I've been working on updating the Hive/HCatalog integration lately, which has a section of code that uses a private field on the HCatalogMetadataProvider to share the location of a Dataset. There are actually two cases:
- If the table data is managed by Hive, then the FileSystemDatasetRepository uses getDataDirectory() to find where Hive put the data (this is valid after the Descriptor is loaded, but before another one is).
- If the data is managed by a FileSystemDatasetRepository, then when data sets are created, the repo calls setDataDirectory to tell the MetadataProvider where to tell Hive the data lives.
This has a few problems/bugs and I'm refactoring to avoid the in/out parameter. It appears to me that this is done because the DatasetDescriptor doesn't have a location for the data set. I believe the reasoning was probably that not all data sets necessarily have a location in DFS or the local FS, but I think that this concern is outweighed by the problems it is causing.
I propose adding a String location property to the DatasetDescriptor and an accessor, String getLocation(). This string will optionally contain a URI-formatted location for the data set, like "hdfs:/path/to/data".

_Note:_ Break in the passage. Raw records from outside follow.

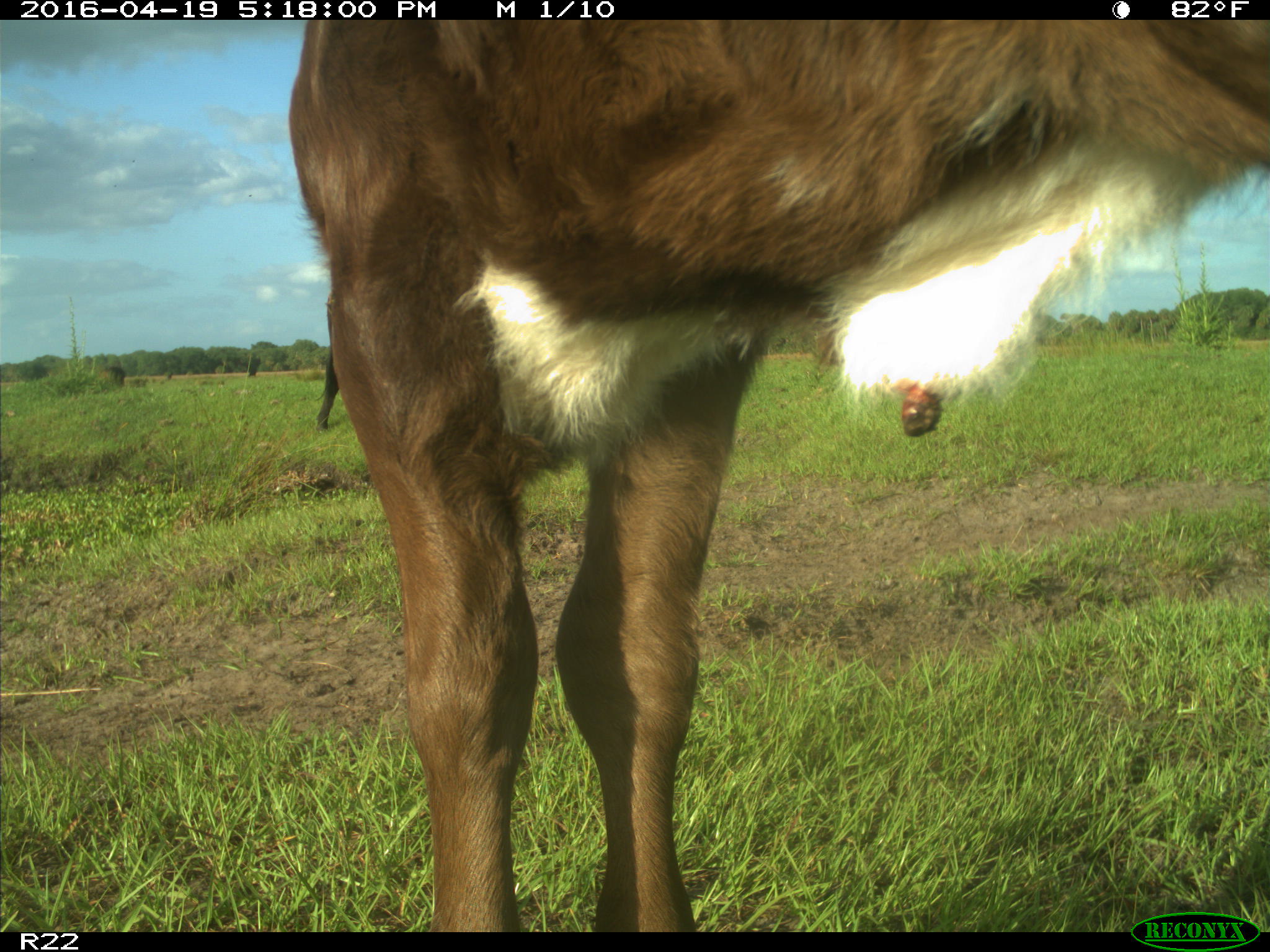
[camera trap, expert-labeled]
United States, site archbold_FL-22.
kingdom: Animalia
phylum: Chordata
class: Mammalia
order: Artiodactyla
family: Bovidae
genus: Bos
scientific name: Bos taurus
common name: domestic cow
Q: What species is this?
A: Bos taurus (domestic cow).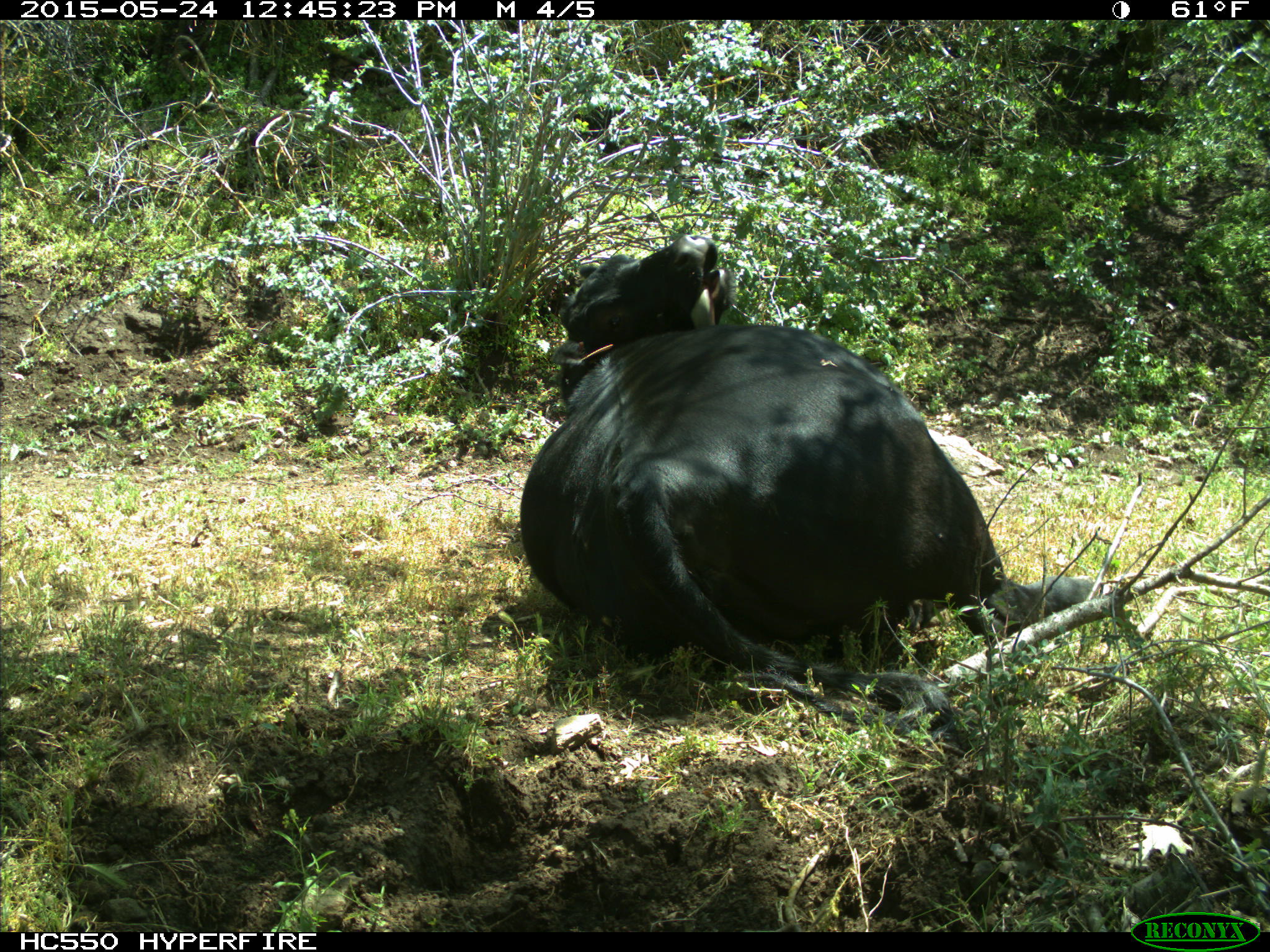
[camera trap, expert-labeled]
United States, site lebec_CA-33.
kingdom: Animalia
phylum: Chordata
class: Mammalia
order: Artiodactyla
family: Bovidae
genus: Bos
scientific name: Bos taurus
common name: domestic cow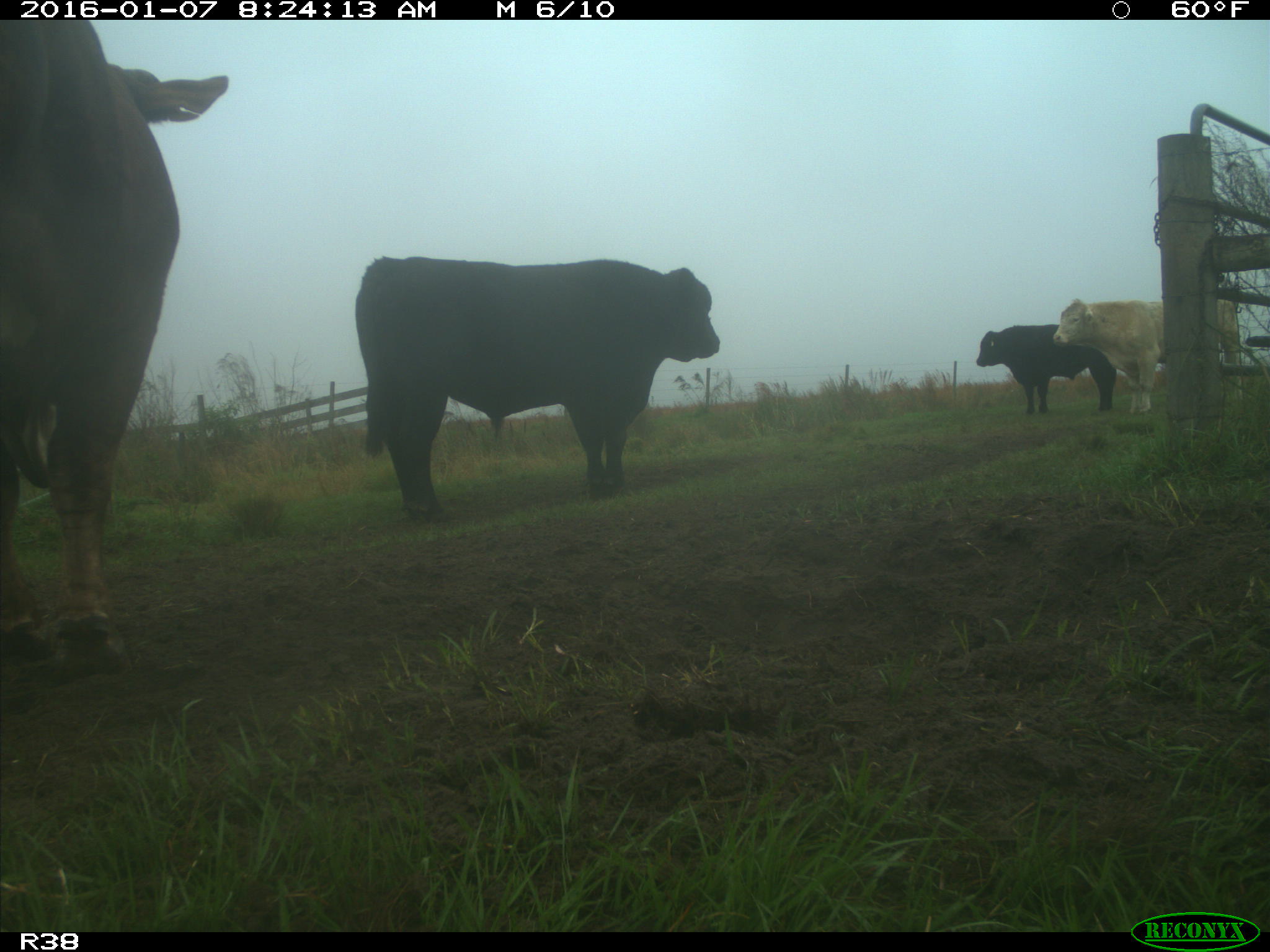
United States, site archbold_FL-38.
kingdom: Animalia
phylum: Chordata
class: Mammalia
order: Artiodactyla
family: Bovidae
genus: Bos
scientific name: Bos taurus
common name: domestic cow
Bos taurus (domestic cow).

As part of this change, we can fix a problem in the FileSystem implementation as well, where both the MetadataProvider and the DatasetRepository have a method to determine where the data lives (currently, MP calls a static method in the repo impl). Because the descriptor will pass this data, either the MP or the repo should determine the location. And because the location of the dataset must be managed by the MetadataProvider for Hive, it makes sense to do this in the MetadataProvider for the FS implementation also. The FS repo will just open Datasets from locations specified in the descriptors.